Source texts of formatted documents
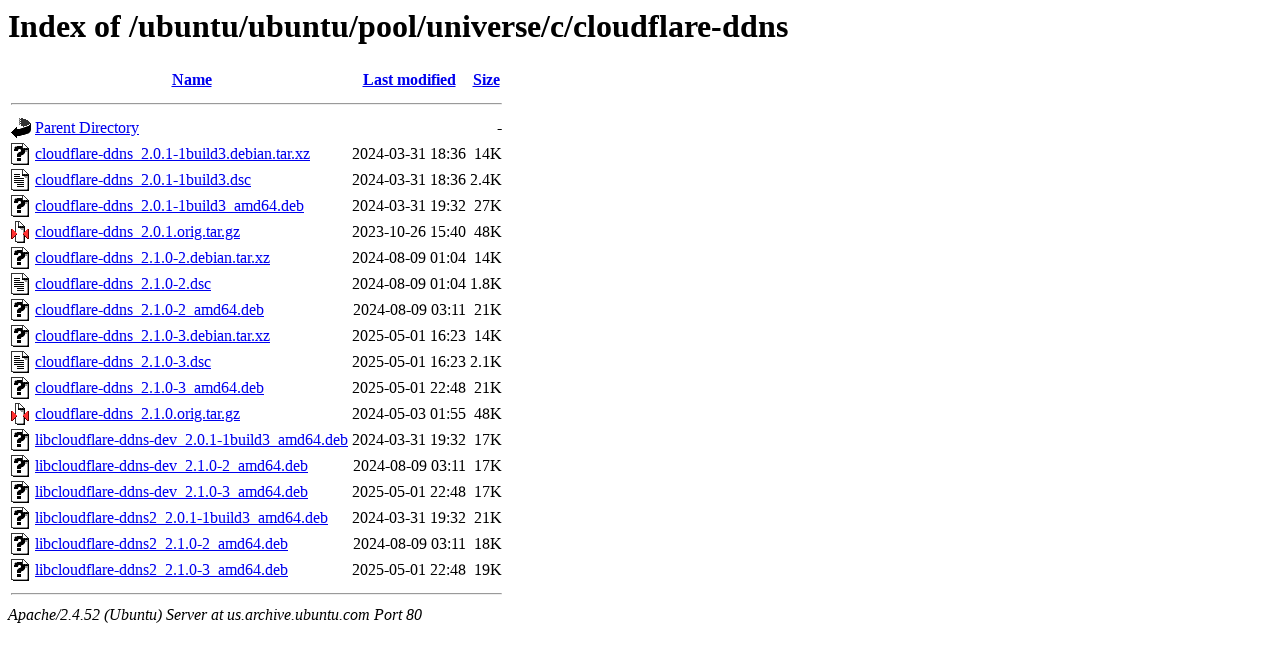

--- FILE ---
content_type: text/html;charset=UTF-8
request_url: http://us.archive.ubuntu.com/ubuntu/ubuntu/pool/universe/c/cloudflare-ddns/
body_size: 788
content:
<!DOCTYPE HTML PUBLIC "-//W3C//DTD HTML 3.2 Final//EN">
<html>
 <head>
  <title>Index of /ubuntu/ubuntu/pool/universe/c/cloudflare-ddns</title>
 </head>
 <body>
<h1>Index of /ubuntu/ubuntu/pool/universe/c/cloudflare-ddns</h1>
  <table>
   <tr><th valign="top"><img src="/icons/blank.gif" alt="[ICO]"></th><th><a href="?C=N;O=D">Name</a></th><th><a href="?C=M;O=A">Last modified</a></th><th><a href="?C=S;O=A">Size</a></th></tr>
   <tr><th colspan="4"><hr></th></tr>
<tr><td valign="top"><img src="/icons/back.gif" alt="[PARENTDIR]"></td><td><a href="/ubuntu/ubuntu/pool/universe/c/">Parent Directory</a></td><td>&nbsp;</td><td align="right">  - </td></tr>
<tr><td valign="top"><img src="/icons/unknown.gif" alt="[   ]"></td><td><a href="cloudflare-ddns_2.0.1-1build3.debian.tar.xz">cloudflare-ddns_2.0.1-1build3.debian.tar.xz</a></td><td align="right">2024-03-31 18:36  </td><td align="right"> 14K</td></tr>
<tr><td valign="top"><img src="/icons/text.gif" alt="[TXT]"></td><td><a href="cloudflare-ddns_2.0.1-1build3.dsc">cloudflare-ddns_2.0.1-1build3.dsc</a></td><td align="right">2024-03-31 18:36  </td><td align="right">2.4K</td></tr>
<tr><td valign="top"><img src="/icons/unknown.gif" alt="[   ]"></td><td><a href="cloudflare-ddns_2.0.1-1build3_amd64.deb">cloudflare-ddns_2.0.1-1build3_amd64.deb</a></td><td align="right">2024-03-31 19:32  </td><td align="right"> 27K</td></tr>
<tr><td valign="top"><img src="/icons/compressed.gif" alt="[   ]"></td><td><a href="cloudflare-ddns_2.0.1.orig.tar.gz">cloudflare-ddns_2.0.1.orig.tar.gz</a></td><td align="right">2023-10-26 15:40  </td><td align="right"> 48K</td></tr>
<tr><td valign="top"><img src="/icons/unknown.gif" alt="[   ]"></td><td><a href="cloudflare-ddns_2.1.0-2.debian.tar.xz">cloudflare-ddns_2.1.0-2.debian.tar.xz</a></td><td align="right">2024-08-09 01:04  </td><td align="right"> 14K</td></tr>
<tr><td valign="top"><img src="/icons/text.gif" alt="[TXT]"></td><td><a href="cloudflare-ddns_2.1.0-2.dsc">cloudflare-ddns_2.1.0-2.dsc</a></td><td align="right">2024-08-09 01:04  </td><td align="right">1.8K</td></tr>
<tr><td valign="top"><img src="/icons/unknown.gif" alt="[   ]"></td><td><a href="cloudflare-ddns_2.1.0-2_amd64.deb">cloudflare-ddns_2.1.0-2_amd64.deb</a></td><td align="right">2024-08-09 03:11  </td><td align="right"> 21K</td></tr>
<tr><td valign="top"><img src="/icons/unknown.gif" alt="[   ]"></td><td><a href="cloudflare-ddns_2.1.0-3.debian.tar.xz">cloudflare-ddns_2.1.0-3.debian.tar.xz</a></td><td align="right">2025-05-01 16:23  </td><td align="right"> 14K</td></tr>
<tr><td valign="top"><img src="/icons/text.gif" alt="[TXT]"></td><td><a href="cloudflare-ddns_2.1.0-3.dsc">cloudflare-ddns_2.1.0-3.dsc</a></td><td align="right">2025-05-01 16:23  </td><td align="right">2.1K</td></tr>
<tr><td valign="top"><img src="/icons/unknown.gif" alt="[   ]"></td><td><a href="cloudflare-ddns_2.1.0-3_amd64.deb">cloudflare-ddns_2.1.0-3_amd64.deb</a></td><td align="right">2025-05-01 22:48  </td><td align="right"> 21K</td></tr>
<tr><td valign="top"><img src="/icons/compressed.gif" alt="[   ]"></td><td><a href="cloudflare-ddns_2.1.0.orig.tar.gz">cloudflare-ddns_2.1.0.orig.tar.gz</a></td><td align="right">2024-05-03 01:55  </td><td align="right"> 48K</td></tr>
<tr><td valign="top"><img src="/icons/unknown.gif" alt="[   ]"></td><td><a href="libcloudflare-ddns-dev_2.0.1-1build3_amd64.deb">libcloudflare-ddns-dev_2.0.1-1build3_amd64.deb</a></td><td align="right">2024-03-31 19:32  </td><td align="right"> 17K</td></tr>
<tr><td valign="top"><img src="/icons/unknown.gif" alt="[   ]"></td><td><a href="libcloudflare-ddns-dev_2.1.0-2_amd64.deb">libcloudflare-ddns-dev_2.1.0-2_amd64.deb</a></td><td align="right">2024-08-09 03:11  </td><td align="right"> 17K</td></tr>
<tr><td valign="top"><img src="/icons/unknown.gif" alt="[   ]"></td><td><a href="libcloudflare-ddns-dev_2.1.0-3_amd64.deb">libcloudflare-ddns-dev_2.1.0-3_amd64.deb</a></td><td align="right">2025-05-01 22:48  </td><td align="right"> 17K</td></tr>
<tr><td valign="top"><img src="/icons/unknown.gif" alt="[   ]"></td><td><a href="libcloudflare-ddns2_2.0.1-1build3_amd64.deb">libcloudflare-ddns2_2.0.1-1build3_amd64.deb</a></td><td align="right">2024-03-31 19:32  </td><td align="right"> 21K</td></tr>
<tr><td valign="top"><img src="/icons/unknown.gif" alt="[   ]"></td><td><a href="libcloudflare-ddns2_2.1.0-2_amd64.deb">libcloudflare-ddns2_2.1.0-2_amd64.deb</a></td><td align="right">2024-08-09 03:11  </td><td align="right"> 18K</td></tr>
<tr><td valign="top"><img src="/icons/unknown.gif" alt="[   ]"></td><td><a href="libcloudflare-ddns2_2.1.0-3_amd64.deb">libcloudflare-ddns2_2.1.0-3_amd64.deb</a></td><td align="right">2025-05-01 22:48  </td><td align="right"> 19K</td></tr>
   <tr><th colspan="4"><hr></th></tr>
</table>
<address>Apache/2.4.52 (Ubuntu) Server at us.archive.ubuntu.com Port 80</address>
</body></html>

WHAT TO DO:
Say how many lines of the data hold the string "archive", with no other words in your reply.

WRITTEN RESPONSE:
2